A family of five from Wandin North’s escape from a house fire on Easter Monday has prompted calls from the fire and rescue services for Victorians to install interconnected smoke alarms in every bedroom, hallway and living area.
Data from Country Fire Authority (CFA) and Fire Rescue Victoria (FRV) reveals most fatal house fires start in living and sleeping areas, but a concerning number of Victorians still do not have working smoke alarms in these locations.
Brendan Pratt and Amanda Bews and their three children were alerted to a fire that ignited in the downstairs storage area of their home and safely evacuated before fire crews arrived on scene.
“We went to bed as normal and just after 12.30am we were woken by smoke alarms in our hallways sounding,” Brendan said.
While their smoke alarms met the legal requirements, the Pratt family’s experience is why firefighters are calling on the community to install interconnected alarms that provide vital early warning during a fire.
“My wife, Amanda, and two of our sons evacuated. I rushed to grab our youngest child, James, who was still fast asleep in his bedroom where smoke was filling, and fire was visible as it travelled up the heating duct,” Brendan said.
“The smell of smoke didn’t wake him and regrettably, there wasn’t a smoke alarm installed in his room.”
“In hindsight, had we installed interconnected smoke alarms in our bedrooms and the downstairs area where the fire ignited, we would have been alerted much earlier and possibly could have saved our home.”
“When we rebuild, we are going to install interconnected smoke alarms in every bedroom, living room and hallway.”
Brendan said he and his family frequently checked their smoke alarms and changed the batteries, which proved to be life-saving.
“Our family is alive today because our working smoke alarms woke us,” Brendan said.
CFA Chief Officer Jason Heffernan said this was a timely reminder for Victorians to install interconnected smoke alarms so when one alarm activates, all alarms will sound.
“Interconnected smoke alarms should be installed in every bedroom, hallway and living area for your family’s best protection,” CO Heffernan said.
“In the past 10 years, Victorian firefighters have responded to more than 32,000 residential fires.
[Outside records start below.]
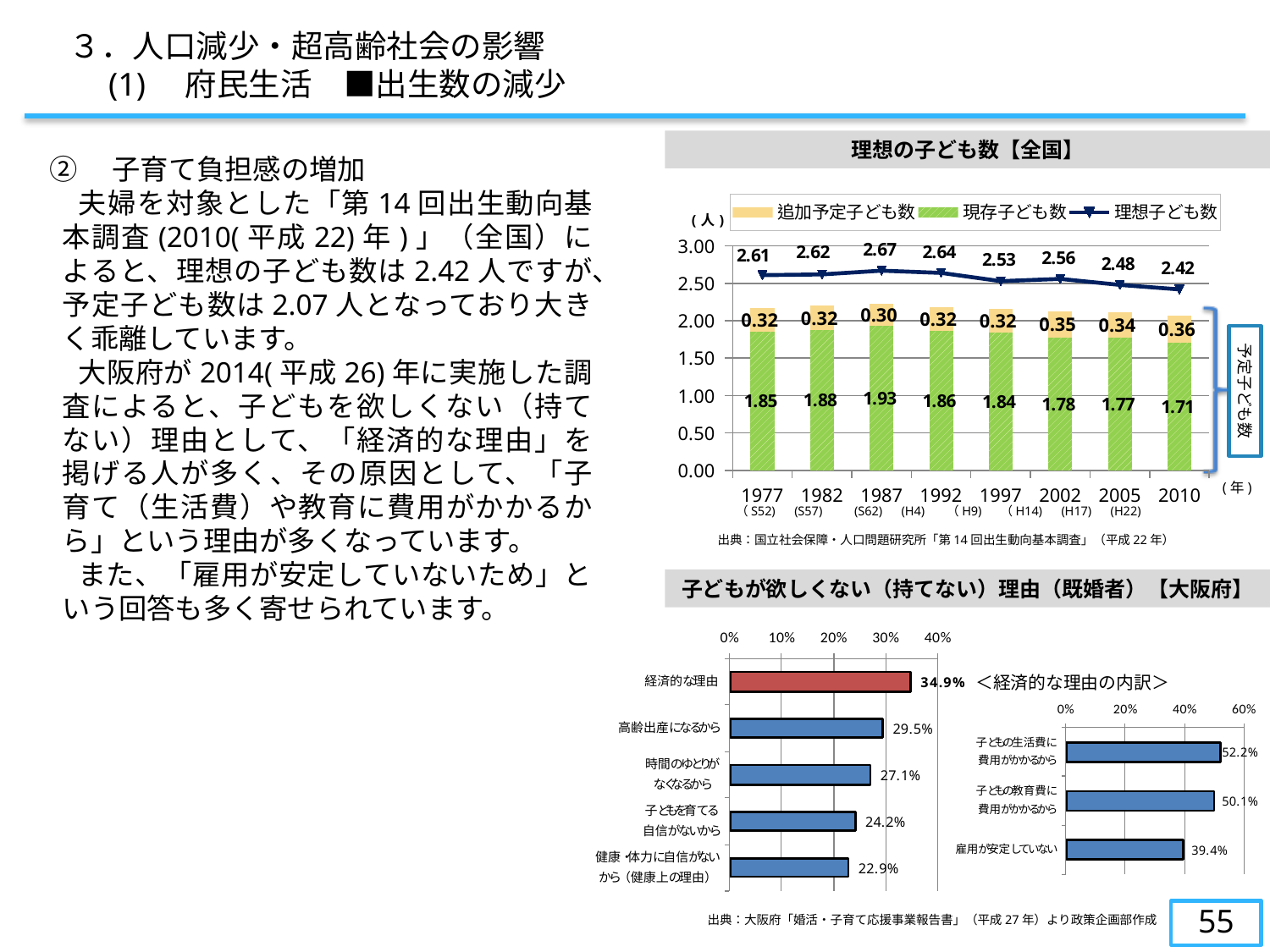
In the chart titled 理想の子ども数【全国】, what is the value of 現存子ども数 for 1987? 1.93 In the chart titled 子どもが欲しくない（持てない）理由（既婚者）【大阪府】, what is the value for 経済的な理由? 34.9% In the chart titled 理想の子ども数【全国】, which year has the lowest 現存子ども数? 2010 In the chart titled 理想の子ども数【全国】, what is the difference between 理想子ども数 in 1977 and in 2010? 0.19 In the chart titled 理想の子ども数【全国】, how many series does the legend list? 3 In the chart titled 子どもが欲しくない（持てない）理由（既婚者）【大阪府】, how many reasons are plotted? 5 In the chart titled 理想の子ども数【全国】, does 理想子ども数 generally rise or fall from 1987 to 2010? fall In the chart titled 子どもが欲しくない（持てない）理由（既婚者）【大阪府】, which reason has the lowest value? 健康・体力に自信がないから（健康上の理由） In the chart titled 理想の子ども数【全国】, which year has the highest 理想子ども数? 1987 In the chart titled 理想の子ども数【全国】, what is the total of the stacked bar (現存子ども数 plus 追加予定子ども数) for 2010? 2.07 In the chart titled 理想の子ども数【全国】, what is the value of 理想子ども数 for 2010? 2.42 In the inset chart titled ＜経済的な理由の内訳＞, which is larger: 子どもの生活費に費用がかかるから or 雇用が安定していない? 子どもの生活費に費用がかかるから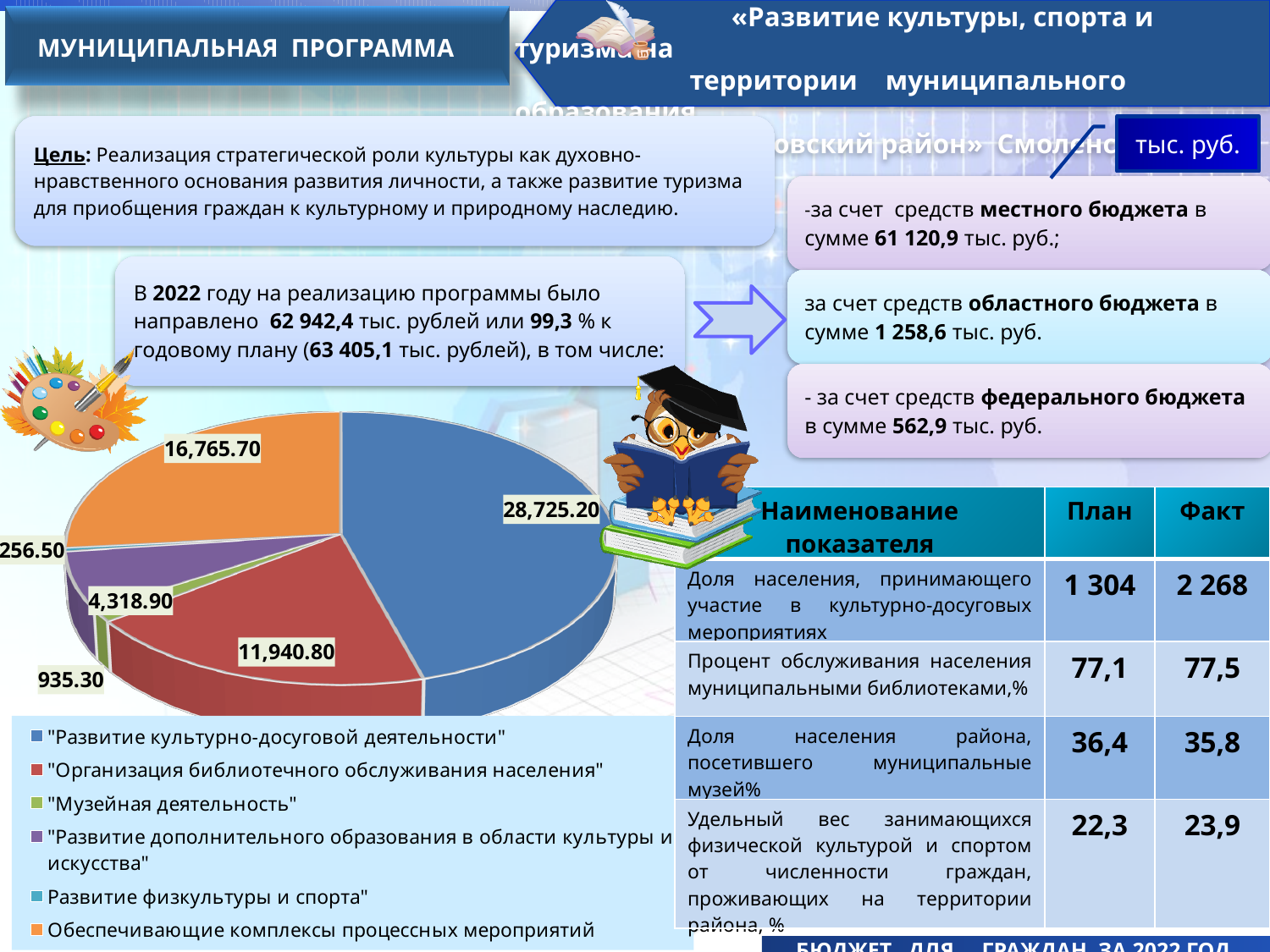
What kind of chart is shown on the slide? pie chart Which category has the largest slice in the pie chart? "Развитие культурно-досуговой деятельности" What is the difference between the values for "Развитие культурно-досуговой деятельности" and "Организация библиотечного обслуживания населения"? 16,784.40 What is the value for "Развитие дополнительного образования в области культуры и искусства" in the pie chart? 4,318.90 What is the value for "Музейная деятельность" in the pie chart? 935.30 How many slices does the pie chart have? 6 Which is larger in the pie chart: "Обеспечивающие комплексы процессных мероприятий" or "Организация библиотечного обслуживания населения"? "Обеспечивающие комплексы процессных мероприятий" What is the value for "Развитие культурно-досуговой деятельности" in the pie chart? 28,725.20 What colour is the slice for "Музейная деятельность" in the pie chart? green What is the value for "Обеспечивающие комплексы процессных мероприятий" in the pie chart? 16,765.70 Which category has the smallest slice in the pie chart? Развитие физкультуры и спорта" What is the value for "Организация библиотечного обслуживания населения" in the pie chart? 11,940.80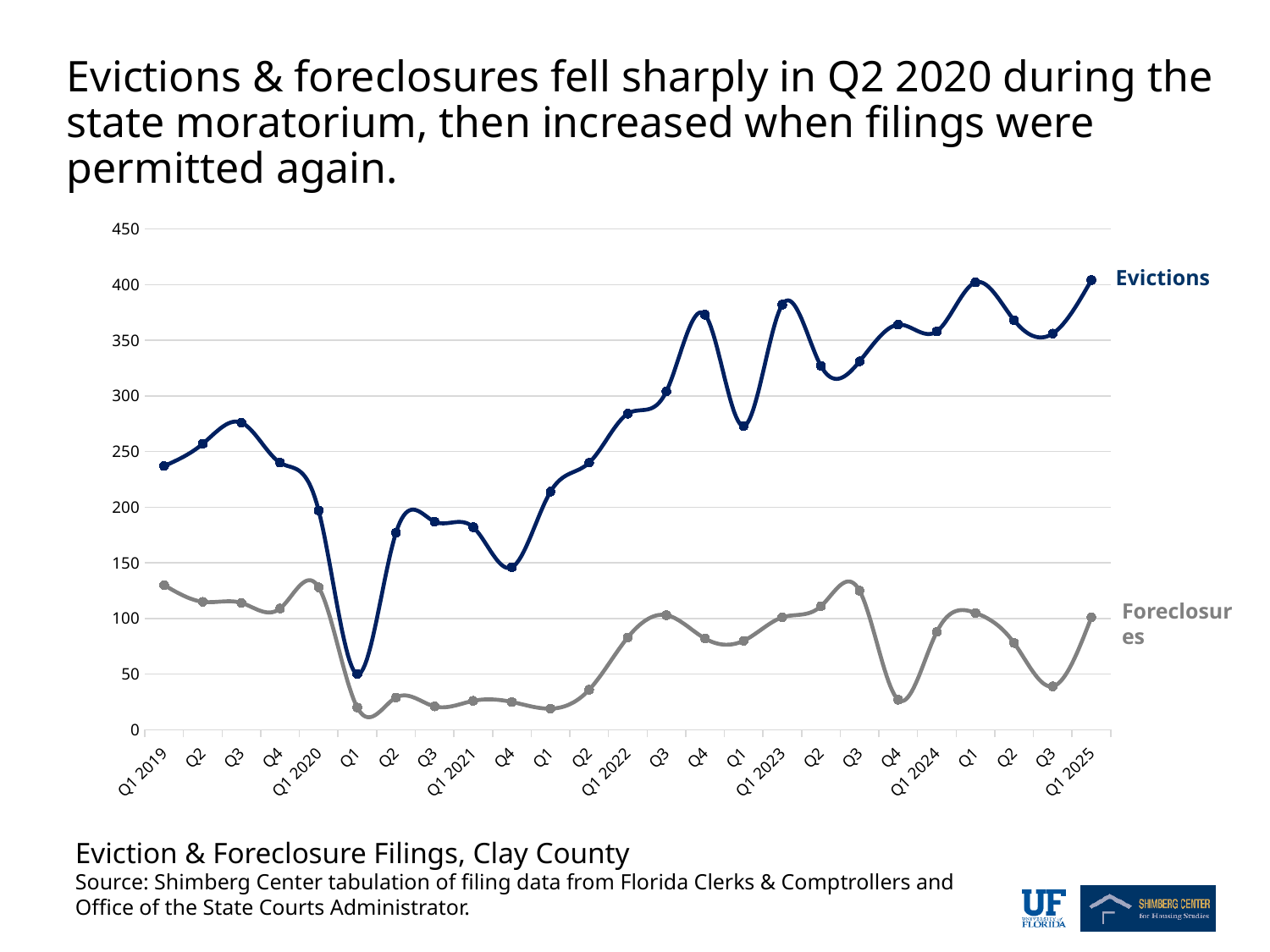
At Q1 2025, which series has the higher value, Evictions or Foreclosures? Evictions Is the Evictions value for Q2 2020 greater or less than 100? less What is the title of the chart, as given below it? Eviction & Foreclosure Filings, Clay County Overall, does the Evictions line rise or fall from Q1 2019 to Q1 2025? rise In which quarter does the Evictions line reach its lowest value? Q2 2020 What kind of chart is shown on the slide? Line chart How many series does the chart plot? 2 How many quarterly data points does each line have on the x axis? 25 Is the Evictions value for Q1 2019 greater or less than 200? greater Is the Foreclosures value for Q1 2025 greater or less than 150? less What are the names of the two series plotted on the chart? Evictions and Foreclosures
That is why it is vital all Victorians take the necessary precautions and install smoke alarms in the recommended locations.
“It takes just a few moments out of your day to test if your smoke alarm is in working order,” CO Heffernan said.
Fire Rescue Commissioner Ken Block said you were far more likely to die or be seriously injured if a fire started in your bedroom or living area when you were asleep.
“Within just 60 seconds, a fire can quickly take hold, giving off toxic smoke and spreading rapidly.”
“Interconnected smoke alarms in all bedrooms, hallways and living areas are your best line of defence, alerting you promptly and buying you and your family precious time to escape,” Commissioner Block said.
For the latest information on smoke alarms visit frv.vic.gov.au or cfa.vic.gov.au.
A recent fire services survey of 1,250 Victorians revealed that:
- Only 16 per cent of people had smoke alarms in their bedrooms.
- Nearly half (44%) of people do not have a smoke alarm in any living room.
- Just 17 per cent of people had interconnected smoke alarms installed.
Smoke alarm tips:
- Victorian fire and rescue services recommend additional smoke alarms are installed in every living area and bedroom.
- Smoke alarms should be interconnected so that when any alarm activates, all smoke alarms will sound.
- The latest research by Fire and Rescue NSW indicates that in all their tests where the fire started in the bedroom with the door closed, the hallway smoke alarms did not activate at all.
- Regardless of the type of smoke alarm you have, all smoke alarms should be replaced every 10 years.
- Legislation requires smoke alarms to be installed outside every sleeping area and on each level of a house.
- Fire services also recommend the use of smoke alarms powered by a 10-year lithium battery.
- Replaceable batteries in a smoke alarm need to be changed yearly.
- Smoke alarms should be installed on the ceiling at least 30cm from the wall, or where installed on the wall at least 30cm from the ceiling to avoid dead air space.
- Smoke alarms should be tested monthly as per the manufacturer’s guide, by pressing the test button on the alarm and wait for the test alarm to sound.
- Smoke alarms should be cleaned at least once a year with a duster or vacuum cleaner to remove particles that will affect smoke alarm performance.